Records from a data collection
--- START ---

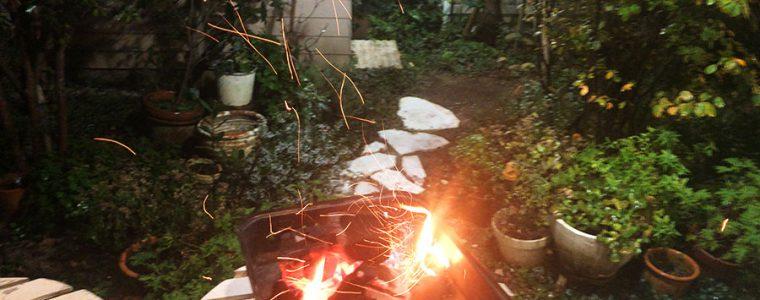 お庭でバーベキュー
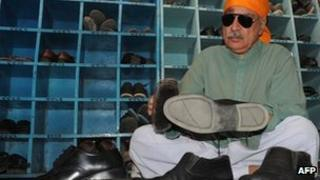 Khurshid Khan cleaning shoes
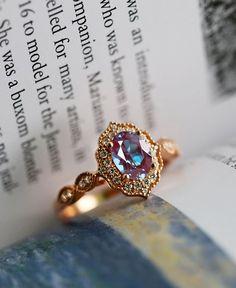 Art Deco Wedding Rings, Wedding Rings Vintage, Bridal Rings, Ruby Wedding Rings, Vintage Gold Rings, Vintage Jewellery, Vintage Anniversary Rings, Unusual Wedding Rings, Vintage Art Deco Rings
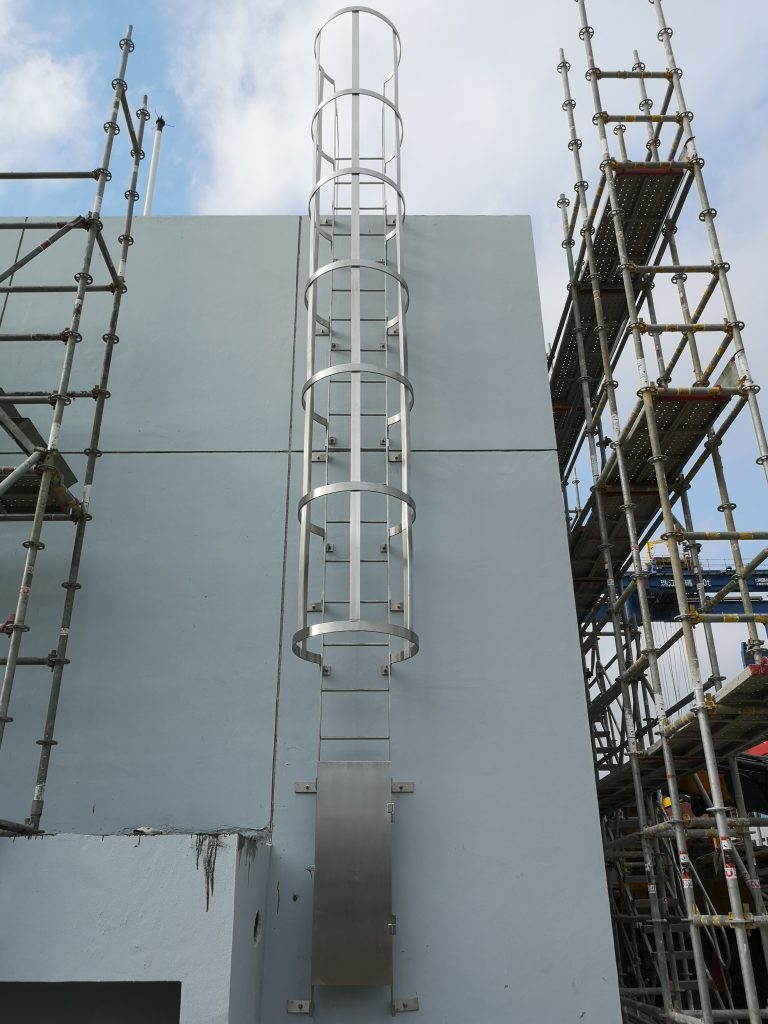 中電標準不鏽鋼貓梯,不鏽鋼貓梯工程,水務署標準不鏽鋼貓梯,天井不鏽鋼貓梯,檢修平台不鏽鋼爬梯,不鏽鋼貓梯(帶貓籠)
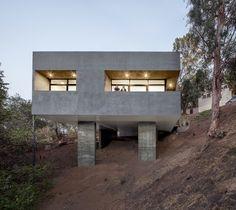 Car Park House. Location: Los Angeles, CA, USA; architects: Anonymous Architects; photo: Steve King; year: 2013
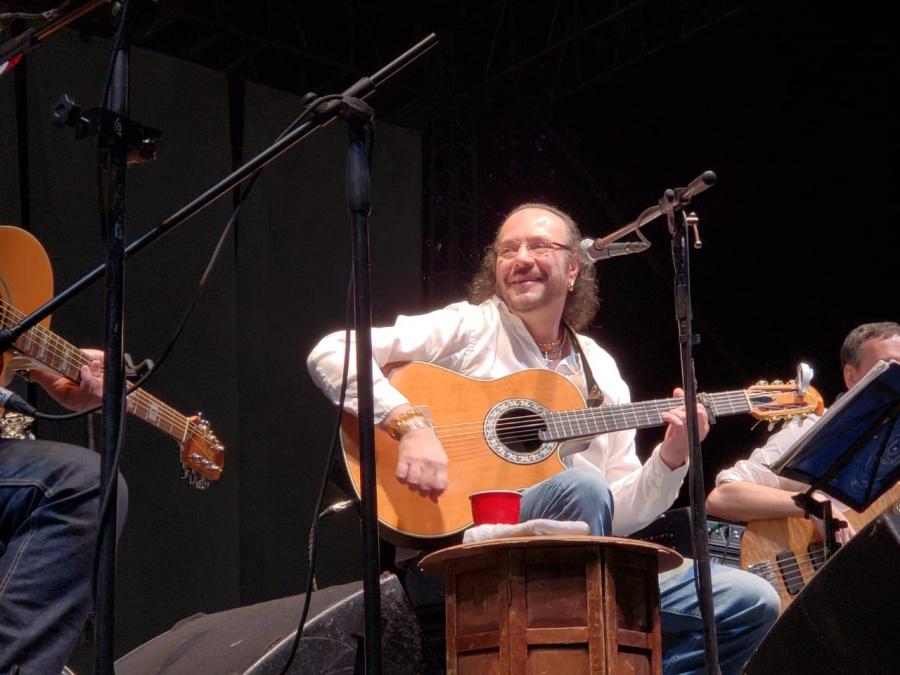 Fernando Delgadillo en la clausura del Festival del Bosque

--- END ---

TASK ITEM -
Give back every entry verbatim. No pictures belong in the copy.

ANSWER SECTION -
 お庭でバーベキュー
 Khurshid Khan cleaning shoes
 Art Deco Wedding Rings, Wedding Rings Vintage, Bridal Rings, Ruby Wedding Rings, Vintage Gold Rings, Vintage Jewellery, Vintage Anniversary Rings, Unusual Wedding Rings, Vintage Art Deco Rings
 中電標準不鏽鋼貓梯,不鏽鋼貓梯工程,水務署標準不鏽鋼貓梯,天井不鏽鋼貓梯,檢修平台不鏽鋼爬梯,不鏽鋼貓梯(帶貓籠)
 Car Park House. Location: Los Angeles, CA, USA; architects: Anonymous Architects; photo: Steve King; year: 2013
 Fernando Delgadillo en la clausura del Festival del Bosque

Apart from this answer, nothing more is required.